Sputum Bacterial Metacommunities in Distinguishing Heterogeneity in Respiratory Health and Disease

Front Microbiol. 2022 Mar 31:13:719541. doi: 10.3389/fmicb.2022.719541. eCollection 2022.

Abstract

Background and objective: Cluster-based analysis, or community typing, has been attempted as a method for studying the human microbiome in various body niches with the aim of reducing variations in the bacterial composition and linking the defined communities to host health and disease. In this study, we have presented the bacterial subcommunities in the healthy and the diseased population cohorts and have assessed whether these subcommunities can distinguish different host health conditions.

Methods: We performed community typing analysis on the sputum microbiome dataset obtained from a healthy Korean twin-family cohort (n = 202) and an external chronic obstructive pulmonary disease (COPD) cohort (n = 324) and implemented a networks analysis to investigate the associations of bacterial metacommunities with host health parameters and microbial interactions in disease.

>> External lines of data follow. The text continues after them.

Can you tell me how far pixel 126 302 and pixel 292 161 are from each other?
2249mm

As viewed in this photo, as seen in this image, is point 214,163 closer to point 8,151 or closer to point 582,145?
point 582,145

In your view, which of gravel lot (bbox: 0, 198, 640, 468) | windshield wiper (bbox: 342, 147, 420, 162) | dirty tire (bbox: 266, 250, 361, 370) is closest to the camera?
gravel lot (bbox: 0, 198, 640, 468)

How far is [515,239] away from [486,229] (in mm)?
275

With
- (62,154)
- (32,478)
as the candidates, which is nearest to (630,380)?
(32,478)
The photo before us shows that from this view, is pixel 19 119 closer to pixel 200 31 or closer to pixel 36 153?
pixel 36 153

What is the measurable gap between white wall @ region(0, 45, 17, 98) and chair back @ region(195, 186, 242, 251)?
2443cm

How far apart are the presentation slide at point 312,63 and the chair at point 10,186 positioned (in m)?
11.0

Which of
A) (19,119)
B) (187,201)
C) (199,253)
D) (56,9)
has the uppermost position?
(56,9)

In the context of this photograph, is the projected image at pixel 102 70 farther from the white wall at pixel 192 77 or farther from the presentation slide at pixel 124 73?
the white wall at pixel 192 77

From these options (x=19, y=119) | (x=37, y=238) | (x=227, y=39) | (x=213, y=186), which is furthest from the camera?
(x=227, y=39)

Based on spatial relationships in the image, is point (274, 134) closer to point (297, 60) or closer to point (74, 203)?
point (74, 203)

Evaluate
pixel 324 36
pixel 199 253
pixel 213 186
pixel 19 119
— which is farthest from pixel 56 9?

Results: The analysis of the sputum microbiome of a healthy Korean cohort revealed high levels of interindividual variation, which was driven by two dominant bacteria: Neisseria and Prevotella. Community typing of the cohort samples identified three metacommunities, namely, Neisseria 1 (N1), Neisseria 2 (N2), and Prevotella (P), each of which showed different functional potential and links to host traits (e.g., triglyceride levels, waist circumference, and levels of high-sensitivity C-reactive protein). In particular, the Prevotella-dominant metacommunity showed a low-community diversity, which implies an adverse health association. Network analysis of the healthy twin cohort illustrated co-occurrence of Prevotella with pathogenic anaerobic bacteria; this bacterial cluster was negatively associated with high-density lipoproteins but positively correlated with waist circumference, blood pressure, and pack-years. Community typing of the external COPD cohort identified three sub-metacommunities: one exclusively comprising healthy subjects (HSs) and the other two (CS1 and CS2) comprising patients. The two COPD metacommunities, CS1 and CS2, showed different abundances of specific pathogens, such as Serratia and Moraxella, as well as differing functional potential and community diversity. Network analysis of the COPD cohort showed enhanced bacterial coexclusions in the CS metacommunities when compared with HS metacommunity.

Conclusion: Overall, our findings point to a potential association between pulmonary Prevotella and host health and disease, making it possible to implement community typing for the diagnosis of heterogenic respiratory disease.

Keywords: COPD metacommunity in sputum microbiome; Prevotella; community typing; inflammation; metacommunity; network; sputum microbiome.